Ей достаточно было посмотреть, каким образом ее брат набрал свои девятьсот тысяч очков, – и вот уже она набирает целых два миллиона и девятьсот тысяч и плюс еще три блестящие звездочки. И разве я, их отец, не сказал тогда ей и ее брату: «Черт побери, эта девочка гений! Она умеет делать все, что умеют другие, и у нее это получается быстрее и лучше, и она даже не заинтересована ни успехом в искусстве, ни победой в игре с мраморными шариками. Единственное, что ей нужно, это выйти замуж за хорошего парня. Бэби, ты гений! Ты радость моего сердца!»
Я рассказываю вам, как все это было и что мы делали, и я хочу вот так же продолжать свой рассказ. Мы знаем, что говорить-то, в сущности, нечего, разве не правда? Мы знаем: ничто из того, что мы говорим или делаем, не лучше, чем что-то другое, что мы также могли бы сказать или сделать, разве не правда? Так не все ли тогда равно? Мы жили в тот день, и разве это было не здорово? Мы шли по узенькой улице, где были лавки арабов, и разве мы не заглянули в одну из этих лавок – полюбоваться на собранный в ней хлам? Разве одно это мгновение не было нашей вечностью? Мы купили пакетик неочищенных орехов, и очищали и ели их – Разве нет? – идя вдоль узенькой улицы в Париже в очень жаркий день в середине июля тысяча девятьсот пятьдесят девятого года. И помни, брат мой, что для меня все это началось очень давно – в 1908 году. Это началось еще раньше для моего отца и позже – для моего сына и для моей дочери, но для меня, начавшего в 1908-м и в 59-м находящегося в Париже, о брат мой, поверь, это кое-что значит: это значит – я, это значит – я был, и если есть хоть какое-либо иное значение у чего бы то ни было и где бы то ни было, ты, пожалуйста, напиши и расскажи мне об этом.
Живи и смотри. Внимательно всматривайся во все. Не дважды, не трижды, но биллион и три раза, и наконец – еще один последний взгляд, потому что все схватывается и постигается именно этим последним взглядом. Я есть, я был, но послушай, о брат мой, где же теперь мои нога и где мои руки?
Тот день
Я постоянно живу с мыслью: сегодня – тот день. А день все не тот, хотя иногда кажется – почти тот.

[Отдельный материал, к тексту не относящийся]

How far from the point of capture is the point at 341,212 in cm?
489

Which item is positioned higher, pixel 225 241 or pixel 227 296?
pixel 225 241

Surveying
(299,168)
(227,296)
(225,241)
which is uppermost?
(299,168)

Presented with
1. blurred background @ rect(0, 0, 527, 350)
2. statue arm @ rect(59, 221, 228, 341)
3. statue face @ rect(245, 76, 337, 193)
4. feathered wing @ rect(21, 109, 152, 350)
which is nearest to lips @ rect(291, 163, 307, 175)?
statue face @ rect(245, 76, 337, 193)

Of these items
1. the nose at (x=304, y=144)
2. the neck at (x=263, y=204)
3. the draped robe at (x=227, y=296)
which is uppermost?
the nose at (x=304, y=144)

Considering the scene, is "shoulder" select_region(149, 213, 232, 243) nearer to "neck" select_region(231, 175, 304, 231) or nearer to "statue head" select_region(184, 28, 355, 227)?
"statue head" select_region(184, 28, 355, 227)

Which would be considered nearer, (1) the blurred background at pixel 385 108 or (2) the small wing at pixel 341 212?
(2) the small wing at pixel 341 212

Сегодня я буду писать по-настоящему, сегодня мне не нужно думать, как писать, сегодня он придет, и мне не в чем будет упрекнуть себя в этот великий день, день чистых душой – мой день.
И еще мне всю жизнь хотелось узнать: кто придумывает смешное?

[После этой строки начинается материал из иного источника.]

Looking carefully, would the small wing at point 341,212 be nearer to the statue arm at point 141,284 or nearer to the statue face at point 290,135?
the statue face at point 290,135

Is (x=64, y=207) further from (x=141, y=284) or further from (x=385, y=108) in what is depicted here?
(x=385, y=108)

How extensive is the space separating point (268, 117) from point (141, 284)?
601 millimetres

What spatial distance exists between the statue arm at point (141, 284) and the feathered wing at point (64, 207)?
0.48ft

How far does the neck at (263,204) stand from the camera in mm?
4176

Похоже, что это никому не известно. Возьмите любую шутку, ведь сказал же ее кто-то в первый раз, но попробуйте найти автора.

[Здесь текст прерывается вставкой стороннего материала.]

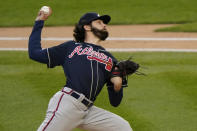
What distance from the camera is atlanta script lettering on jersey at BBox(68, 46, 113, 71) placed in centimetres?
611

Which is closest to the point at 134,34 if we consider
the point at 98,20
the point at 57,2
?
the point at 57,2

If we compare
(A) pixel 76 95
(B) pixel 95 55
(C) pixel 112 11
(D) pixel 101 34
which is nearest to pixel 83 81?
(A) pixel 76 95

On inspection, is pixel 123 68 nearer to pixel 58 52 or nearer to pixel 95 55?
pixel 95 55

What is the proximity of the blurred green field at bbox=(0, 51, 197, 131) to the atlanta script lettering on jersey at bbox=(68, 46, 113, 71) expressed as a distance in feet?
6.86

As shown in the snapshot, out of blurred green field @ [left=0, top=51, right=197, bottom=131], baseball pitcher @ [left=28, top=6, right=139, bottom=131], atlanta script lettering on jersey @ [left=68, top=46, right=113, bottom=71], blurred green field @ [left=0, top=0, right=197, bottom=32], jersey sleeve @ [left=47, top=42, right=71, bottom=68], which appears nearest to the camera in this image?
baseball pitcher @ [left=28, top=6, right=139, bottom=131]

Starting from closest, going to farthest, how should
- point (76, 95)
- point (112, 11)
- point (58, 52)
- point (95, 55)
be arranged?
point (76, 95)
point (95, 55)
point (58, 52)
point (112, 11)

И еще одно, совсем в другом плане, постоянно занимает меня – это мысли о некоторых писателях, моих старинных друзьях и моих старинных врагах.
Одного такого писателя я знаю тридцать три года: он прекрасный читатель, я бы сказал, гораздо больше читатель, чем писатель: за тридцать лет он ничего не написал, хотя ведет себя так, будто продолжает творить: он считает, что все эти годы создавал гениальные произведения. Стоит этому писателю прочесть книгу, как он бросается к своей машине и мчится за десять миль к другому писателю только для того, чтобы сообщить:
– Я просто не могу читать Уильяма Фолкнера, этот человек писать не умеет, он даже правки не делает, строчит и строчит без знаков препинания; но я все же заставил себя прочесть его новую книгу – ее нельзя читать, просто невозможно.
– Зачем же читал?
– Подумать только, назвать книгу «Святилище»! Так и слышишь того горбуна из «Собора Парижской Богоматери», но, на мой взгляд, никаким святилищем тут и не пахнет.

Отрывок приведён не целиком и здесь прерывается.